Es gibt Millionen von Menschen, deren Hände nicht mit dem Algorithmus übereinstimmen. Zu trockene Haut. Narben von jahrelanger Arbeit. Warzen. Alter. Das sind keine Anomalien. Es sind Realitäten. Für diese Nutzer ist die „moderne“ Zahlungsmethode eine Hürde, keine Brücke. Sie müssen auf das Passwort zurückgreifen. Stets.

Die Branche verspricht eine Zukunft, in der Biologie nahtlos in die Finanzwelt integriert ist. Es ist ein hübsches Versprechen. Aber die aktuelle Technologie ist von Natur aus ausschließend. Es geht von einem Standardsatz an Fingerabdrücken aus, über den der Großteil der Bevölkerung nicht verfügt. Bis sich Sensoren an die gesamte Vielfalt menschlicher Hautbedingungen anpassen können – ohne dass eine manuelle Überbrückung erforderlich ist – bleibt das Passwort der große Ausgleich. Es ist das einzige Werkzeug, das für jeden funktioniert, unabhängig davon, wie seine Hände aussehen oder sich anfühlen.

Wir bewegen uns in eine bargeldlose Zukunft. Aber wir bewegen uns nicht auf eine reibungslose Lösung zu. Die Spannung verlagert sich gerade vom Umgang mit Bargeld hin zur Identitätsprüfung. Und für diejenigen, die außerhalb des biometrischen Ideals stehen, ist diese Reibung dauerhaft.
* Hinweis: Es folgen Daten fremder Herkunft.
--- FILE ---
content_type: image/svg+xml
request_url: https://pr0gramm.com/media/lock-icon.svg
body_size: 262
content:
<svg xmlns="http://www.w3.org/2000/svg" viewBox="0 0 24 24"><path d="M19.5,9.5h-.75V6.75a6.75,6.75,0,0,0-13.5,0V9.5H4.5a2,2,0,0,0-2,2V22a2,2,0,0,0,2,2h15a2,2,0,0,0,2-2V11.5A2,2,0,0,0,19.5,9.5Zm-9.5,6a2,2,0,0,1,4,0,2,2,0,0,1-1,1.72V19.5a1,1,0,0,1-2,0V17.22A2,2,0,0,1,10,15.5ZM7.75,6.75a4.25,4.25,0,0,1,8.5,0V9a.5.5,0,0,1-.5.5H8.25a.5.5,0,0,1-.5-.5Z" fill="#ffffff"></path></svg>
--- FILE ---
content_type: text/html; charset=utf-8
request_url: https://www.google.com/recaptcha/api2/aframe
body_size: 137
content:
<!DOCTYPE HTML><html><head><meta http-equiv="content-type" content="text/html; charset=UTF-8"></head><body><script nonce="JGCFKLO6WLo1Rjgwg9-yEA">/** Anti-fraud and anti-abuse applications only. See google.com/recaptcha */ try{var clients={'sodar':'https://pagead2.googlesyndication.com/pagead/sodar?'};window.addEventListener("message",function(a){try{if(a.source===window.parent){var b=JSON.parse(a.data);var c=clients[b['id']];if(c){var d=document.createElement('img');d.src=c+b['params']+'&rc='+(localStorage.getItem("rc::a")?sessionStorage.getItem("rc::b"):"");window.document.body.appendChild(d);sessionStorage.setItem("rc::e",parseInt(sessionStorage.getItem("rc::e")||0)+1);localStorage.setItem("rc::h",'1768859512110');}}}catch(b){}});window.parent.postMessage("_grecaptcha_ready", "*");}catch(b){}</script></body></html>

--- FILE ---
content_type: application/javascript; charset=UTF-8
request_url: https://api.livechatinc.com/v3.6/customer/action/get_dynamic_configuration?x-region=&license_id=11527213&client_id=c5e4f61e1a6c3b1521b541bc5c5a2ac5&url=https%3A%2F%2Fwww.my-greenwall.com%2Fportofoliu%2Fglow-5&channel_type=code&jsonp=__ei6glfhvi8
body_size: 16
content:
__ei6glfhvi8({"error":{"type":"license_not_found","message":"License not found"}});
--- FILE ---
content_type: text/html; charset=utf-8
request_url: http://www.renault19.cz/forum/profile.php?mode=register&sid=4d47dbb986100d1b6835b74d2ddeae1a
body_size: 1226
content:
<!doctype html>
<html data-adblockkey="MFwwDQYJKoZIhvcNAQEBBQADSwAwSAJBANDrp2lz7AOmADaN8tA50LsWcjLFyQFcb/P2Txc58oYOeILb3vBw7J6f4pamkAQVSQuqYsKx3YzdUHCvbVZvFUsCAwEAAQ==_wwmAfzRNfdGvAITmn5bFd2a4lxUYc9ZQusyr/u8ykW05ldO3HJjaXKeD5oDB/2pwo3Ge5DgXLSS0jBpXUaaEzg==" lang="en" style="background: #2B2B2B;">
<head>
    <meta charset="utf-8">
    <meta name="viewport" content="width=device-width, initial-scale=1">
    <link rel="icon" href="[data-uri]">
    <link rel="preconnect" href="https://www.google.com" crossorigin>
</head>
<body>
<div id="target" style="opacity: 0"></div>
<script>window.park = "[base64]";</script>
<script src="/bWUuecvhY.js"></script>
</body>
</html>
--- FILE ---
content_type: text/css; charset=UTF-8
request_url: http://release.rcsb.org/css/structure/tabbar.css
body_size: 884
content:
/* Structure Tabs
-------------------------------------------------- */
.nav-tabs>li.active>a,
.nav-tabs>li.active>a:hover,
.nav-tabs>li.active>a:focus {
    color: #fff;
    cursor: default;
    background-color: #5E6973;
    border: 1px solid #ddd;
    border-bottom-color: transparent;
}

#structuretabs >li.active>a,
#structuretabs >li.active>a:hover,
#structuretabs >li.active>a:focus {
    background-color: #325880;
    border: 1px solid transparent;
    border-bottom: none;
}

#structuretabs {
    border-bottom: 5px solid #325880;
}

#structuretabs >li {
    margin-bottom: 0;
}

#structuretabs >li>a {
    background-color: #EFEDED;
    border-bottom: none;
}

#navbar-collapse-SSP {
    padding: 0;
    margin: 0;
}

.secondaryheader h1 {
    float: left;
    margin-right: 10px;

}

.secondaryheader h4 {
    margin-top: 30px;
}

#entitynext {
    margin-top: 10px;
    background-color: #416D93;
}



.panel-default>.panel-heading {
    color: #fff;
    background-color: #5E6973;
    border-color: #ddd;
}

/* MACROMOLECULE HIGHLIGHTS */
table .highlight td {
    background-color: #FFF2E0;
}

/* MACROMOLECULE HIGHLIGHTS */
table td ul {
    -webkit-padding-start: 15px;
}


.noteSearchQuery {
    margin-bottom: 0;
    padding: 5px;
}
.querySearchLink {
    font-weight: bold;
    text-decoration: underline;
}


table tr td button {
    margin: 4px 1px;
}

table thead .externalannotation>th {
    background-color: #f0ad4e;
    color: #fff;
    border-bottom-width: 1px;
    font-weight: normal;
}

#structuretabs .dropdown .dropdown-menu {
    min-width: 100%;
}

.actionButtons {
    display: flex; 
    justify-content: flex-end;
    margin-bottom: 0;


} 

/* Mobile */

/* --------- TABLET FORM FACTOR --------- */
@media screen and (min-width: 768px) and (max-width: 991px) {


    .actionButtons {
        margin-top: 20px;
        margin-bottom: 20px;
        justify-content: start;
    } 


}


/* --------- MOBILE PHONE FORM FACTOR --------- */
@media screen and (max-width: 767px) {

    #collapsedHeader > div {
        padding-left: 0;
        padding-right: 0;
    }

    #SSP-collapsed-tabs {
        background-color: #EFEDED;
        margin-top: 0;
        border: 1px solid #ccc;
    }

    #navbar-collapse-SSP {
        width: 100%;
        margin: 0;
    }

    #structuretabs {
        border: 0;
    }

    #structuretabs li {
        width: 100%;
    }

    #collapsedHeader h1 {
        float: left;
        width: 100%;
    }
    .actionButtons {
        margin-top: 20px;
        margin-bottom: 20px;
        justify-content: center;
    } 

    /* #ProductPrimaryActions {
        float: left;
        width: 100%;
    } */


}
Die eigentliche Frage ist nicht, ob wir dafür sorgen können, dass Fingerabdrücke besser funktionieren. Die Frage ist, ob die Branche jemals akzeptieren wird, dass sie möglicherweise nie für alle funktionieren. Halten Sie bis dahin Ihr Passwort sicher. Halten Sie es bei Bedarf schriftlich fest. Lassen Sie nicht zu, dass der Reiz des Neuen Sie anfällig für das Alte macht.